ON-TRAC Consortium for End-to-End and Simultaneous Speech Translation Challenge Tasks at IWSLT 2020
This work addresses speech translation challenges for researchers and practitioners in machine translation, presenting incremental improvements in data handling and latency control.
The ON-TRAC Consortium tackled offline and simultaneous speech translation tasks at IWSLT 2020, using end-to-end encoder-decoder models with data augmentation and ensembling for offline translation, and achieving a good latency-quality trade-off with wait-k models and a hybrid ASR system for simultaneous translation.

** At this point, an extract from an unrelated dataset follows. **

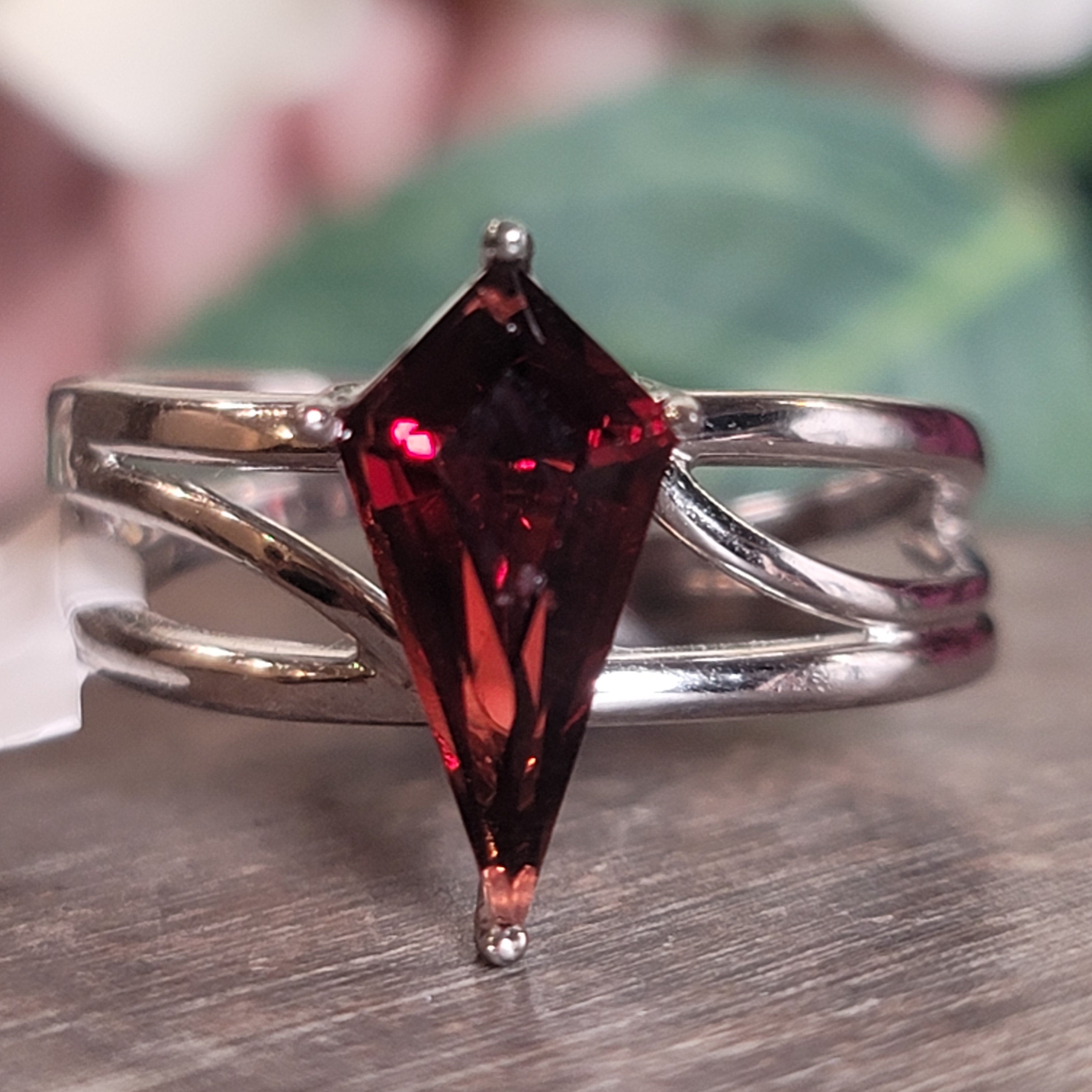 Garnet Coffin Dainty Ring .925 Silver for Health and Strength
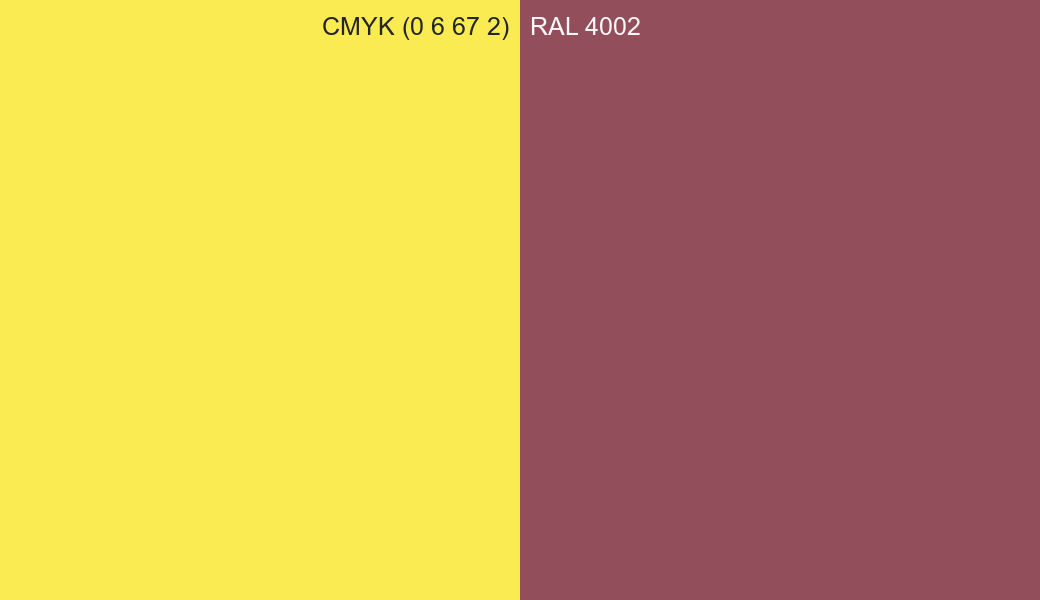 CMYK Color CMYK (0 6 67 2) vs RAL 4002 side by side comparison CMYK Color CMYK (0 6 67 2) vs RAL 4002 side by side comparison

This paper describes the ON-TRAC Consortium translation systems developed for two challenge tracks featured in the Evaluation Campaign of IWSLT 2020, offline speech translation and simultaneous speech translation. ON-TRAC Consortium is composed of researchers from three French academic laboratories: LIA (Avignon Université), LIG (Université Grenoble Alpes), and LIUM (Le Mans Université). Attention-based encoder-decoder models, trained end-to-end, were used for our submissions to the offline speech translation track. Our contributions focused on data augmentation and ensembling of multiple models. In the simultaneous speech translation track, we build on Transformer-based wait-k models for the text-to-text subtask. For speech-to-text simultaneous translation, we attach a wait-k MT system to a hybrid ASR system. We propose an algorithm to control the latency of the ASR+MT cascade and achieve a good latency-quality trade-off on both subtasks.